Friday, August 29, 2014

'The Girl I met on Christmas Day’ 1968 Dan Nang' (original 26 Dec. 2009)


'The Girl I met on Christmas Day’ 1968  Dan Nang

was the first story that I wrote when I opened a blog
'A Time For Revolution' (original 26 Dec. 2009)

I lost the password and could not get back in so I am 
updating it here. This is the most important story to me 
because what happened this day changed me forever...


I landed in Da Nang early on Christmas morning...2-3am.
Later I would fly north to Dong Ha, and then by truck to
Quang Tri to join the 3rd Marines at Fox 2/3 (Mai Loc),
then 2nd Platoon Golf 2/3 Second Battalion, Third Marine 
Regiment,  at Charlie 3 and Charlie 2.

We were taken into Da Nang city briefly after being warned
that begging children might be thieves. We came upon a group
of 20 or so such children.. I had some money to give and sweets.
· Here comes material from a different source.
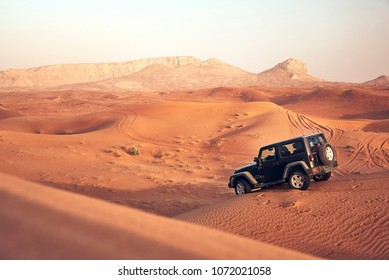 Dubai, UAE - APRIL 24, 2017: Jeep wrangler offroad adventure in the red desert of dubai on the sand dune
At first it felt good to give to people in need, but I felt bad that
they had to beg. And, I asked myself why aren't we (the US
military) feeding them (my first realization that things weren't
right). Almost all were under 10, but some had amputations,
shrapnel damage and more. Many were okay, but this was what
this hard marine so eager for combat saw on his first day in
Viet Nam .

I felt someone's presence at the back of the group. I knew she
was looking at me, and when I looked up I saw a lovely girl of
between 11-13. She looked right into my eyes (softly) for a bit, 
then lowered (bowed) her head. But, by then, she had torn my 
heart out.

She did not hold her hand out like the others. I think she felt
different...not as young as the others)...and marred. I was frozen
in place as I looked at her.

She raised her head again, made eye contact...kept it for a bit and
lowered her head again. I waded through the crowd till I stood in 
front of her and she raised her head again and we looked at each 
other.

I nodded to her, and she at me. I felt a lump in my throat, and my
eyes were wet from tears. I took her hand and gave her all the money
I had, except for what was in my boots, and put candy atop it to make
it seem like I was just giving her sweets. Then I nodded, and made a
head gesture at the children behind us, at the money and looked at her
so she would be careful. She understood.

It was then, that I knew how cruel was is. She was a girl, and if others
suspected she had money, or more money they might try to take from
her. They were all trying to survive.

We both nodded to each other, and looked at each other for a long 
and tender moment. I know I was holding back tears, and she knew. 
We shared a special and poignant moment in space and time that I 
will never forget.

You see this beautiful Vietnamese girl had no right eye and, had 
minimal treatment because she didn't wear an American uniform! 
She was not even given an eye patch.

But she was a beautiful young girl. And, it is that young girl, and 
her soulful look, and her situation that has been with me ever since.
Da Nang did not have an eye hospital until 1998. Plenty of money 
for war, but not for people.

I know she appreciated whatever I gave her, but it felt inadequate to 
me. I could see the whole her, and my heart ached(s) for her. Ive'
always wondered what became of her? I would have food, water,
medical care, but she?

It is those things-what happens to children, old people, and especially
(young girls and women), their homes, families, villes, cultures, societies, 
and also, to other Marines blown to bits, maimed, traumatized for a medal
that hurts and causes pain most every day of my life.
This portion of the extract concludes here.